La 3ème conférence internationale sur la gestion des produits chimiques (ICCM3) a abouti à une déclaration de consensus sur la reconnaissance des perturbateurs endocriniens comme enjeu international émergent.

Le forum mondial sur la sécurité chimique (SAICM), sous l’égide de l’ONU a débouché sur une  déclaration de consensus sur les perturbateurs endocriniens (PE).

 Malgré l’opposition des Etats-Unis, du Canada et des représentants internationaux et américains de l’industrie chimique (Le Conseil international des associations chimiques, le US Council for International Business, et l’American Petroleum Institute), une coalition large d’états et d’ONG est parvenue à ce résultat historique qui ouvre la voie à une action internationale concertée contre les dangers des PE.

Le texte de consensus (en attente de publication et reproduit ci-après) prévoit entre autres l’échange d’informations et d’expertises en vue de permettre aux parties prenantes de réduire les expositions aux perturbateurs endocriniens. Il met aussi l’accent sur les outils de prise de conscience et de transmission pour permettre aux pays les moins développés de faire face aux enjeux des PE. Le texte est enfin une reconnaissance internationale des « effets négatifs potentiels des perturbateurs endocriniens sur la santé humaine et l’environnement » et de « la nécessité de protéger les êtres humains et les écosystèmes et leurs éléments constitutifs qui sont particulièrement vulnérables ».
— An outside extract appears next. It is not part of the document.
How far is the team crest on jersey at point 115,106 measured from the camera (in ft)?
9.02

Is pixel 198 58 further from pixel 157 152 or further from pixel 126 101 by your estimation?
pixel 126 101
« Cette déclaration peut paraître un peu en retrait au regard de l’actualité française et européenne sur les PE ; elle n’en constitue pas moins un pas de géant en désignant les perturbateurs endocriniens comme l’un des fléaux modernes auxquels doit faire face l’humanité. Les PE ne sont plus la ‘nouvelle frontière écologique’ des seuls pays occidentaux mais un enjeu de santé planétaire à mettre en regard de l’épidémie mondiale de maladies chroniques déjà pointée par l’OMS » commente Yannick Vicaire, chargé de mission au Réseau Environnement Santé. « La déclaration onusienne met aussi sur un pied d’égalité à la question sanitaire les impacts des PE sur la biodiversité dont faut-il le rappeler nous, êtres humains, sont aussi dépendants ».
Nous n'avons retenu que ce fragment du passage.